• [Task objective] Copy only this range: the line with "Presented with" through the final line of the material, inclusive at both ends.

┌────────

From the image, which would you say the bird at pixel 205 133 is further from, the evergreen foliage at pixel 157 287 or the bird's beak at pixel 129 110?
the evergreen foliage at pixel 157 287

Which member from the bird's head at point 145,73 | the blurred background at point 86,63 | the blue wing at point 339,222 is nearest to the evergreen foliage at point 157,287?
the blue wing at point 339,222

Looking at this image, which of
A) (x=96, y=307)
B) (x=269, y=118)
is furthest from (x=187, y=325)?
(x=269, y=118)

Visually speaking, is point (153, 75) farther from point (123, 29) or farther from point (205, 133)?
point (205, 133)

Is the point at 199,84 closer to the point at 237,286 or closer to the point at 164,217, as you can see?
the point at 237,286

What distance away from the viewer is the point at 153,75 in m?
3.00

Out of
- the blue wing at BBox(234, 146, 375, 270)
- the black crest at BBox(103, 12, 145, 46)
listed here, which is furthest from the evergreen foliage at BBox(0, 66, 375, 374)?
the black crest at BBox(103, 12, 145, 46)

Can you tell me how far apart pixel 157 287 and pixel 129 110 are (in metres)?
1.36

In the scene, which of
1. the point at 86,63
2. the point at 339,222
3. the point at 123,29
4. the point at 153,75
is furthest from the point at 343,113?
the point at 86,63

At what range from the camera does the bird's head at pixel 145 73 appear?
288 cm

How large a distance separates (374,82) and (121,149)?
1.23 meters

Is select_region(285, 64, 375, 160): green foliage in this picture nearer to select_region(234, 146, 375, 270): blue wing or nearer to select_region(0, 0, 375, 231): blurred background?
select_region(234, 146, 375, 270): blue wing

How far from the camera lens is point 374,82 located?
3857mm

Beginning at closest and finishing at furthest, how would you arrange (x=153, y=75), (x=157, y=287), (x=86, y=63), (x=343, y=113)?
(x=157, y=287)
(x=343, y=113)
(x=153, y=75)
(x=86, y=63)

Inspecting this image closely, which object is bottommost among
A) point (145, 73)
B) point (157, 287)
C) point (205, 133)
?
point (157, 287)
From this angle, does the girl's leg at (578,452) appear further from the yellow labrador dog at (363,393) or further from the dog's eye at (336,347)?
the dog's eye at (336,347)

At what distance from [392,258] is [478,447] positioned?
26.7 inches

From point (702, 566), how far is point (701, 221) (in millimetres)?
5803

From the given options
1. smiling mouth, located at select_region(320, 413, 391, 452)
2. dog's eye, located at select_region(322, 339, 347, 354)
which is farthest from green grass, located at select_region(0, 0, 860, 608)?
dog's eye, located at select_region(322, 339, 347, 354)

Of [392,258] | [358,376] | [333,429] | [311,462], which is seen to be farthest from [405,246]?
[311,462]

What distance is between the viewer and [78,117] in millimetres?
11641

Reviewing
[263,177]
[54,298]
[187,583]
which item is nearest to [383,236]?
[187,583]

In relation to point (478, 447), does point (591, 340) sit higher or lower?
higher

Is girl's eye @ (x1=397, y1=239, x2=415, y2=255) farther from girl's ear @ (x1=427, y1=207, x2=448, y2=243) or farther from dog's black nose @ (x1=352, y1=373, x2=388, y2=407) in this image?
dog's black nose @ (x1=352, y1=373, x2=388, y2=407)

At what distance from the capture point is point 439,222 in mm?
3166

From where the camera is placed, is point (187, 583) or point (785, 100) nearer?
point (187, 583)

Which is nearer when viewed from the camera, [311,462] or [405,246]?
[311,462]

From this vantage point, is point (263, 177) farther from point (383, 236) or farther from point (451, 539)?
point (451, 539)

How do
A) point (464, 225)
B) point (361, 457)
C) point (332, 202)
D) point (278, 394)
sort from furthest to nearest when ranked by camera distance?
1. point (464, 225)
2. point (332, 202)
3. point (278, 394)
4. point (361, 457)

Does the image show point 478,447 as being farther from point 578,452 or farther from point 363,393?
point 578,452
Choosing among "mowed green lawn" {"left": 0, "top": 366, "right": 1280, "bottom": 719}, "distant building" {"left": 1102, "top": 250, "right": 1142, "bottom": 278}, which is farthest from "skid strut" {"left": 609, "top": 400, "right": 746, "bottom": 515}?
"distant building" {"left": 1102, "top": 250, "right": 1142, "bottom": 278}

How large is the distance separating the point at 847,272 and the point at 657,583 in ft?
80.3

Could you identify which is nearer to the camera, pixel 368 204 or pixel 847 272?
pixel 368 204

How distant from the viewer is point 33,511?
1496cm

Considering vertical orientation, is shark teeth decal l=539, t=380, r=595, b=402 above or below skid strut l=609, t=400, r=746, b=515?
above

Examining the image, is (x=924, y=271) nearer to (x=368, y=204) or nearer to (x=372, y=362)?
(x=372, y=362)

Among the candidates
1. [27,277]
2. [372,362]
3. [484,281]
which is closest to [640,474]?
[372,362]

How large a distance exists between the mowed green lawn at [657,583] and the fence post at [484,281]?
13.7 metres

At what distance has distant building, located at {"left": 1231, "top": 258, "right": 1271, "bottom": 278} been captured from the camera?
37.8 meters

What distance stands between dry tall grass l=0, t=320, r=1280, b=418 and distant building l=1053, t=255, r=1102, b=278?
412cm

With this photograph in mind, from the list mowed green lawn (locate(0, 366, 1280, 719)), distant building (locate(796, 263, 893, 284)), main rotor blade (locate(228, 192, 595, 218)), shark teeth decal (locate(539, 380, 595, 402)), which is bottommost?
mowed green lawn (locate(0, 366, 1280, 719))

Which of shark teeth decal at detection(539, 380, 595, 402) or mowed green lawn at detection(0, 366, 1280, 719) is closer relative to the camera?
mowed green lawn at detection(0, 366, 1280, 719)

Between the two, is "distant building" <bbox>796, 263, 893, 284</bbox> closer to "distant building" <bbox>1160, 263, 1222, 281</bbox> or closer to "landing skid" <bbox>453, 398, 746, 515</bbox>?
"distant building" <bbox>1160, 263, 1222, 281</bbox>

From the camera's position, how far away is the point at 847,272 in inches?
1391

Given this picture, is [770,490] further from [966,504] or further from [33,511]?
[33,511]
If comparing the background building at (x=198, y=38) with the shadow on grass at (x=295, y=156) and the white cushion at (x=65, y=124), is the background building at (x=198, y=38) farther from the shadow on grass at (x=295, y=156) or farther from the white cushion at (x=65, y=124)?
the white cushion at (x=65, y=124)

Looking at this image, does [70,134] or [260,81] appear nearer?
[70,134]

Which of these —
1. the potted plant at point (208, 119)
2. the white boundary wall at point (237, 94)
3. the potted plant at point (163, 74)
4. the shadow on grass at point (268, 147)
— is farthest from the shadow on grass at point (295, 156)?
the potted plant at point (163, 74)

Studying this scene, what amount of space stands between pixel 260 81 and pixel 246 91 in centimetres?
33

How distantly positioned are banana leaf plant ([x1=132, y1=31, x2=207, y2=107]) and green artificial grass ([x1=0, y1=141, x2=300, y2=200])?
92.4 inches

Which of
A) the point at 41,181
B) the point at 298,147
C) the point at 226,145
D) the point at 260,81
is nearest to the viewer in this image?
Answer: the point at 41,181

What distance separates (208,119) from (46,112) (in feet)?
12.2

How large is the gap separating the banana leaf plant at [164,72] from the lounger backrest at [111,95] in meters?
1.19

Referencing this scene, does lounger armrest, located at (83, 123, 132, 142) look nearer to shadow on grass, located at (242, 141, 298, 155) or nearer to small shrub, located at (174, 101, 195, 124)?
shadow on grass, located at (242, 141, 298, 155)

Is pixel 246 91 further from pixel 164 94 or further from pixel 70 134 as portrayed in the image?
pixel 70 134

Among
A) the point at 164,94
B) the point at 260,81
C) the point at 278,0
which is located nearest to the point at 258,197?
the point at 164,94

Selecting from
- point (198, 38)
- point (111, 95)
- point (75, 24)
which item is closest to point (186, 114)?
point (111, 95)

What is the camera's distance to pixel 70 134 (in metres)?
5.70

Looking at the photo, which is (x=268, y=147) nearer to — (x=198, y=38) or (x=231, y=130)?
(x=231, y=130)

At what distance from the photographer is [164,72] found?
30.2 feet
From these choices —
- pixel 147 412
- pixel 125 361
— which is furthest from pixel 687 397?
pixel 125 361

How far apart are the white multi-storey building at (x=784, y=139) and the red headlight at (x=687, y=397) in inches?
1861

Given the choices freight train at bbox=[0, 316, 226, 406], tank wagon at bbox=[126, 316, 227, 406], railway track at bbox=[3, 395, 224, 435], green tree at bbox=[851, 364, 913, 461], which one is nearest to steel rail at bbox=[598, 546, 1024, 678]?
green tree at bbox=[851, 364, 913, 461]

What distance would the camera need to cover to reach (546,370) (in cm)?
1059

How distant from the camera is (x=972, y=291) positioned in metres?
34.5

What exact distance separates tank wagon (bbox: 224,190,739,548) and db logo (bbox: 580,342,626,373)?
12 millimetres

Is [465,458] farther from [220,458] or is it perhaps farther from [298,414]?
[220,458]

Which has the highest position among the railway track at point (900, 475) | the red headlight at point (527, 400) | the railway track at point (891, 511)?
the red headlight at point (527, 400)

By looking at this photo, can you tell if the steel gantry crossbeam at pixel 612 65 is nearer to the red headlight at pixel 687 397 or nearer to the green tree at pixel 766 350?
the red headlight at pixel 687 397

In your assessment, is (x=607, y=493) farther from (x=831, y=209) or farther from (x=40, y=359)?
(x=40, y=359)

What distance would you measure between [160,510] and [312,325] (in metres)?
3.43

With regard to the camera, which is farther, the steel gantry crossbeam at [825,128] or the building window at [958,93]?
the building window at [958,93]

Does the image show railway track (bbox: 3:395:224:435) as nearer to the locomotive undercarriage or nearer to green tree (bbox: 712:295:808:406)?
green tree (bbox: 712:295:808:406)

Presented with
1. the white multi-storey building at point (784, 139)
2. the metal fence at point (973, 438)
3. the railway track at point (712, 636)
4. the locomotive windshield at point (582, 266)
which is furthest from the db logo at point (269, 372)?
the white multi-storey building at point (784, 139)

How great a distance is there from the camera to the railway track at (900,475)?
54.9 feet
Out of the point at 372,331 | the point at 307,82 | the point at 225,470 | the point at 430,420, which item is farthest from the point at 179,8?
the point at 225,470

└────────

• [Task output]
Presented with
1. the white multi-storey building at point (784, 139)
2. the metal fence at point (973, 438)
3. the railway track at point (712, 636)
4. the locomotive windshield at point (582, 266)
which is furthest from the db logo at point (269, 372)?
the white multi-storey building at point (784, 139)

How great a distance is there from the camera to the railway track at (900,475)?
54.9 feet
Out of the point at 372,331 | the point at 307,82 | the point at 225,470 | the point at 430,420, which item is farthest from the point at 179,8?
the point at 225,470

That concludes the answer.